▶ **ESERCIZI**:
1 - Trascrivi il brano sul Cilento da "Ma proprio in" a "prima lettura superficiale.", sostituendo "socialismo" con "sindacalismo".
2 - Secondo il brano sul Cilento, dove restarono i contadini?

▶ **BRANO PROPOSTO**:
┏━━
Storia: dal nostro inviato nel Cilento Cosimo De Giorgi

di FRANCESCO GRECO - Cilento, Mezzogiorno. Illusa e delusa dal “nuovo” che avanzò impetuoso dopo l’unità, “con la pedagogia dell’esercito e del plotone d’esecuzione”, che spazzò via la dinastia dei Borboni, con i gattopardi che cambiarono tutto per lasciare tutto immutato. Così i contadini restarono nelle “topaie”, senza vie di comunicazione, con la camorra che le bloccava e le terre nelle mani degli agrari, che anzi ne ebbero ancora di più e continuarono a sfruttarli e vivere di rendita parassitaria, formattando ogni ansia di modernità. Tanto che qualcuno si chiese se bisognava aspettare un altro Risorgimento…
 
Ma proprio in questa società arcaica, autarchica, tenuta insieme da un mood spirituale retaggio del Medioevo, si sentono i primi vagiti del socialismo e la “bandiera rossa” è vista con paura dall’establishment. Si usano termini nuovi, “proletariato”, per esempio: la società meridionale è più dinamica di quanto non appaia a una prima lettura superficiale.
┗━━
Voci della raccolta
┏━━
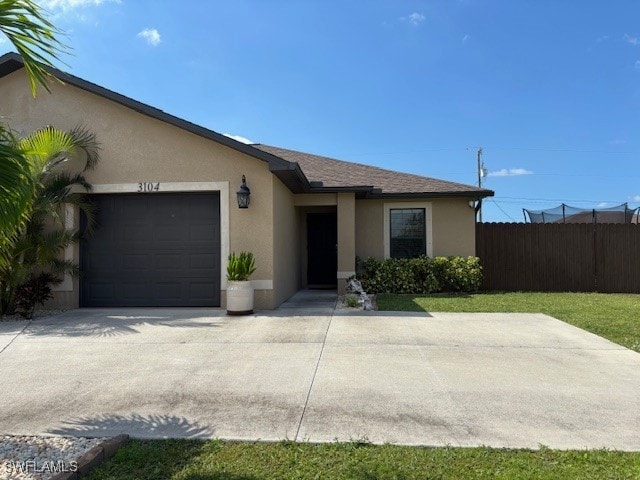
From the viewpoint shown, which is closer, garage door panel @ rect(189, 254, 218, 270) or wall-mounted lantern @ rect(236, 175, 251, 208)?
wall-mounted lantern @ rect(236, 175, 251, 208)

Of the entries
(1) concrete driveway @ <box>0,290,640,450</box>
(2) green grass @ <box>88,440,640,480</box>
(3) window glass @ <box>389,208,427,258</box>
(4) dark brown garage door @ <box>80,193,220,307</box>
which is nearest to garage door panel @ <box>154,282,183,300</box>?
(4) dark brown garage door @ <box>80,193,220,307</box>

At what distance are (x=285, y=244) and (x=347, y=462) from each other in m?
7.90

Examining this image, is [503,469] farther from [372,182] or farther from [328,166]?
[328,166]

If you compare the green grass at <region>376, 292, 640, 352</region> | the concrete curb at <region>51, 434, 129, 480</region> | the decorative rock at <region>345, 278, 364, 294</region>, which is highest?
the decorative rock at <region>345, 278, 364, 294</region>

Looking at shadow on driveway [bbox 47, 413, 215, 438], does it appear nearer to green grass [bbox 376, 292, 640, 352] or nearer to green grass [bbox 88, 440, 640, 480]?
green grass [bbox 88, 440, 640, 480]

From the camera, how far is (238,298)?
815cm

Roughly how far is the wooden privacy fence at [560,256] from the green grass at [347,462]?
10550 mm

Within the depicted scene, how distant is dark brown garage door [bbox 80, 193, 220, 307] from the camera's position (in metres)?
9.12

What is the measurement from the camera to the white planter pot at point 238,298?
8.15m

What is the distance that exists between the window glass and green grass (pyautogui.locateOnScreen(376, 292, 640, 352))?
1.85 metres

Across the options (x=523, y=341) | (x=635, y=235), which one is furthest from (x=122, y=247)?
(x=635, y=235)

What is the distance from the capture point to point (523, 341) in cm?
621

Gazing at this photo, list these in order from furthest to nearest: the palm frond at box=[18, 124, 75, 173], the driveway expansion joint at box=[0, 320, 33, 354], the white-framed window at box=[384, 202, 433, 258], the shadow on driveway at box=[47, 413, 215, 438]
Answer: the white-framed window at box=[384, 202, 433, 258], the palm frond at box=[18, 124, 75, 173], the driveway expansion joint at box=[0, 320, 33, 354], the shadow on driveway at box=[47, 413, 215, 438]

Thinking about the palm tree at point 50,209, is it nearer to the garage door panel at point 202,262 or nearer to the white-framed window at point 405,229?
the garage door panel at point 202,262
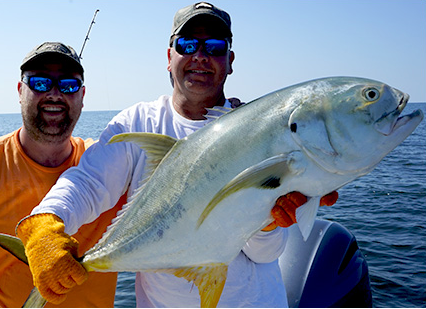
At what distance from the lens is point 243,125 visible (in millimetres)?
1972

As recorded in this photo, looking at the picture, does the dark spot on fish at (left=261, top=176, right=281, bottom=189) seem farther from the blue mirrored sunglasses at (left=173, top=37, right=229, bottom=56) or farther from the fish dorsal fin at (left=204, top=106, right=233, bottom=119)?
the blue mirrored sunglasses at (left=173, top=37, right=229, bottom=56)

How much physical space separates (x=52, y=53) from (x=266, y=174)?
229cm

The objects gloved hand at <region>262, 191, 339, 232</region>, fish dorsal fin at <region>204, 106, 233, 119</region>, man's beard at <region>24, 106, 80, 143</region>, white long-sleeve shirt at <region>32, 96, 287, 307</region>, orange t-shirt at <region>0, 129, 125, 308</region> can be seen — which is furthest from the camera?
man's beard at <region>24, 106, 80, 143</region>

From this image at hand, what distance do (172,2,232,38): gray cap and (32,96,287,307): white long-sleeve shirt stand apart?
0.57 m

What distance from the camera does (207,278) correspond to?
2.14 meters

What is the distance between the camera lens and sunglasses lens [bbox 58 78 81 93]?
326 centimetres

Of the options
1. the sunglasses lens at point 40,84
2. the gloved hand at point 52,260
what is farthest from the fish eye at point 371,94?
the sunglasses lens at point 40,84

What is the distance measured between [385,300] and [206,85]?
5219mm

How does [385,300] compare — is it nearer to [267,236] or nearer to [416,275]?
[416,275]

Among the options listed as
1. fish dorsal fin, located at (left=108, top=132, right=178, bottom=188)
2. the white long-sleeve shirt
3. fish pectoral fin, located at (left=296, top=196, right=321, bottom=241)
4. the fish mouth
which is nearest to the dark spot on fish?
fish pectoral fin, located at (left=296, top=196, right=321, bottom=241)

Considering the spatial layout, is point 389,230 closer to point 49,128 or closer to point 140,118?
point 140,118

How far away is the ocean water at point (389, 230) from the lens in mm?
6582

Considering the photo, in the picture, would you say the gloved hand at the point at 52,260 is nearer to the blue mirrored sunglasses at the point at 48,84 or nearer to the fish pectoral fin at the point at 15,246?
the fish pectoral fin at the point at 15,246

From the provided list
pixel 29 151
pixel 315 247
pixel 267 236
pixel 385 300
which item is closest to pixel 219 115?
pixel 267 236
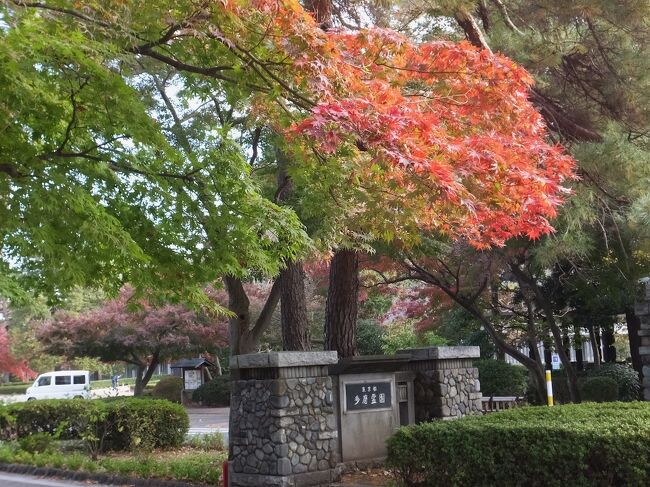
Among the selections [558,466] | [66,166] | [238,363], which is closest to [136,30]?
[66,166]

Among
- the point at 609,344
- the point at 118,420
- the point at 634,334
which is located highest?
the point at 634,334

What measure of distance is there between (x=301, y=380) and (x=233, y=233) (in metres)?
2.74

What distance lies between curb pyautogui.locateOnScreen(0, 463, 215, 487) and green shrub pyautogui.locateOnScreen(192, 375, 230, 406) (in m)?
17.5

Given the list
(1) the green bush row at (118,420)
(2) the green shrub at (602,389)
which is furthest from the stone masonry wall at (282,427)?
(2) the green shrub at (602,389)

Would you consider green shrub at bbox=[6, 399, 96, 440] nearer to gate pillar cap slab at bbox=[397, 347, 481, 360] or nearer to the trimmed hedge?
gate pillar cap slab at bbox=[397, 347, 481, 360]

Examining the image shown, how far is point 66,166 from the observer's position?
┗━━
▶ **SOLUZIONI**:
1 -
Ma proprio in questa società arcaica, autarchica, tenuta insieme da un mood spirituale retaggio del Medioevo, si sentono i primi vagiti del sindacalismo e la “bandiera rossa” è vista con paura dall’establishment. Si usano termini nuovi, “proletariato”, per esempio: la società meridionale è più dinamica di quanto non appaia a una prima lettura superficiale.

2 - I contadini restarono nelle "topaie", senza vie di comunicazione.